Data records
------------------------------

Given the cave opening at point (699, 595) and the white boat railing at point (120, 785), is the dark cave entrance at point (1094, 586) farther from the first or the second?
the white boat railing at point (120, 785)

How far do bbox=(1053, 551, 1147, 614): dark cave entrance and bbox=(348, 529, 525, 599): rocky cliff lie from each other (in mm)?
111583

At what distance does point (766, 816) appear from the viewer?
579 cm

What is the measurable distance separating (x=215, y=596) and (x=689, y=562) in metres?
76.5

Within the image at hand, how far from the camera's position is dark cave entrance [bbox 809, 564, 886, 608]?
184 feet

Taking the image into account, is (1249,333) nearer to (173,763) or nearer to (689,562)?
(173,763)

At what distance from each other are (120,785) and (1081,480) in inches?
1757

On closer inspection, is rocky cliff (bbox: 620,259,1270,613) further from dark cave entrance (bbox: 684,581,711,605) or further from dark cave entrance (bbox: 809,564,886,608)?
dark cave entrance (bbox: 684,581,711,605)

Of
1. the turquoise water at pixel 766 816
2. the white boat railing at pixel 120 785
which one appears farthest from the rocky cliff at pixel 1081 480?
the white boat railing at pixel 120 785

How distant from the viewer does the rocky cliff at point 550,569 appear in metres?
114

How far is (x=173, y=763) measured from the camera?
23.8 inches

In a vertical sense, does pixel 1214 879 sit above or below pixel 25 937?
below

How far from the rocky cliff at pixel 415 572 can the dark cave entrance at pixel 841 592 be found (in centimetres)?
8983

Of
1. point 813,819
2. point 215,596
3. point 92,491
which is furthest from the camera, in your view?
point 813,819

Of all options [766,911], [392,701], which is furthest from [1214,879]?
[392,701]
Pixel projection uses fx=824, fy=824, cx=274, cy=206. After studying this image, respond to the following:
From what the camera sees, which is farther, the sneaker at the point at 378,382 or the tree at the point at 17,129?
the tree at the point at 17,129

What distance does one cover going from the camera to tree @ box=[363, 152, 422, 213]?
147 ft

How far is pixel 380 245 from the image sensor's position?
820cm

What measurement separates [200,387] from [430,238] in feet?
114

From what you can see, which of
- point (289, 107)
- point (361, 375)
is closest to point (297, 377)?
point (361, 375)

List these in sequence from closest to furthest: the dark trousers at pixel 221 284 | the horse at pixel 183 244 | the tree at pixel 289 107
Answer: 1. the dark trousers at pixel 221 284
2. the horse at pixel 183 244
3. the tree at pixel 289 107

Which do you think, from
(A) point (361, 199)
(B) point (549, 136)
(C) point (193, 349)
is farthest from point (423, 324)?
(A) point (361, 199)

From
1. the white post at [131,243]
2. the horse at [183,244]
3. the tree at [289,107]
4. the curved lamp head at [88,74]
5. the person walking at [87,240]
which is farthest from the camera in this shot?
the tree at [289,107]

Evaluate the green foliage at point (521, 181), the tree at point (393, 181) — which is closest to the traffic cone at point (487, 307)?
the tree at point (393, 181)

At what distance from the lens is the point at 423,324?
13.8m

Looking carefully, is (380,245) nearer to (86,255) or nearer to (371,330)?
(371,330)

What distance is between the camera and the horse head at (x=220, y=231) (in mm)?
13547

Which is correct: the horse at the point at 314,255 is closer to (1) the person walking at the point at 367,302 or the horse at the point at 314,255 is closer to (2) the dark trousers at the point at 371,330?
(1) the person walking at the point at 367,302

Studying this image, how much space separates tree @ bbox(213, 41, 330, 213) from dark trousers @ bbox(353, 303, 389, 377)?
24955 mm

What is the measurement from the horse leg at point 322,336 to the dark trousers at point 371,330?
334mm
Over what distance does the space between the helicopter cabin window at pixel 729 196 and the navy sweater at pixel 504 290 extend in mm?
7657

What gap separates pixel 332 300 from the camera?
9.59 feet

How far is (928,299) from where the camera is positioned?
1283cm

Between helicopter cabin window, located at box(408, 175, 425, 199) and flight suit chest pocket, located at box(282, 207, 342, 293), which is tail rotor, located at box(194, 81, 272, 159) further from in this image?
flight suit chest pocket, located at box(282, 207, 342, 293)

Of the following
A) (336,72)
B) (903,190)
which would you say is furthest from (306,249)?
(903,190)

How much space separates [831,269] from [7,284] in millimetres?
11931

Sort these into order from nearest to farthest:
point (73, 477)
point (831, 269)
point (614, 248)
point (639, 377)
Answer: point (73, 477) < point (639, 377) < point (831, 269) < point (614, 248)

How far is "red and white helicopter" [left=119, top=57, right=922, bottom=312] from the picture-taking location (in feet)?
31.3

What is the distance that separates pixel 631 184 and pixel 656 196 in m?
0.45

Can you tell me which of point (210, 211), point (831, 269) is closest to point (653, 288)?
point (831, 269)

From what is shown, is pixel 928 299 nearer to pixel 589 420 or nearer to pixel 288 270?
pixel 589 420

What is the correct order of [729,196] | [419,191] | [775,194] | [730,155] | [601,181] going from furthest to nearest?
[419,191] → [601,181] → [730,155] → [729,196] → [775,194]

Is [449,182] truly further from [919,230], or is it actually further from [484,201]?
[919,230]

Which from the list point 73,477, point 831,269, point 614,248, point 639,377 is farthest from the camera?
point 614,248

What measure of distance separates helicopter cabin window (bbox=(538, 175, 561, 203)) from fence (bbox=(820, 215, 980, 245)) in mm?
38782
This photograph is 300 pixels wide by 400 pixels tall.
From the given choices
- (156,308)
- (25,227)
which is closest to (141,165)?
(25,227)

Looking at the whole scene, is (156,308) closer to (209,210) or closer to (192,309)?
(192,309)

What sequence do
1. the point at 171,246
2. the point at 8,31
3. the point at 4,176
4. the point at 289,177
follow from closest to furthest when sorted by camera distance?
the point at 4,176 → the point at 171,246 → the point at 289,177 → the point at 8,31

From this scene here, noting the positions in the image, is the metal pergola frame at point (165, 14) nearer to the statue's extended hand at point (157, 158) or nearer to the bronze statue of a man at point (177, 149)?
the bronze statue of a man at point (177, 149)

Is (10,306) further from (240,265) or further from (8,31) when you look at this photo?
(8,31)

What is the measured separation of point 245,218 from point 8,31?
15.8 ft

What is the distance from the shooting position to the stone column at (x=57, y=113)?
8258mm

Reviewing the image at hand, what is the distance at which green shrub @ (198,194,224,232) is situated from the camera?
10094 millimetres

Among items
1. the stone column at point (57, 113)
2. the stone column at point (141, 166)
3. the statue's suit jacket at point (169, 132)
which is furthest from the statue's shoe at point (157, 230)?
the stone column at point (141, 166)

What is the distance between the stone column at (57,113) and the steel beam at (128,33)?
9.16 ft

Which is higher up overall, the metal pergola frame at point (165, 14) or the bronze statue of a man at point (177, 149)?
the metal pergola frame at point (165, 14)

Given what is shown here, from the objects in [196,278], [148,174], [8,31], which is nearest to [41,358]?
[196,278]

------------------------------

Repeat only what runs from the line holding "Reviewing the image" to the end of the data, keeping every line exactly as written, first and last included.

* **Worked solution**:
Reviewing the image at hand, what is the distance at which green shrub @ (198,194,224,232) is situated from the camera?
10094 millimetres

Among items
1. the stone column at point (57, 113)
2. the stone column at point (141, 166)
3. the statue's suit jacket at point (169, 132)
which is furthest from the statue's shoe at point (157, 230)?
the stone column at point (141, 166)

What is the distance between the stone column at (57,113) and the steel beam at (128,33)?
9.16 ft

Which is higher up overall, the metal pergola frame at point (165, 14) or the bronze statue of a man at point (177, 149)?
the metal pergola frame at point (165, 14)

Given what is shown here, from the objects in [196,278], [148,174], [8,31], which is nearest to [41,358]?
[196,278]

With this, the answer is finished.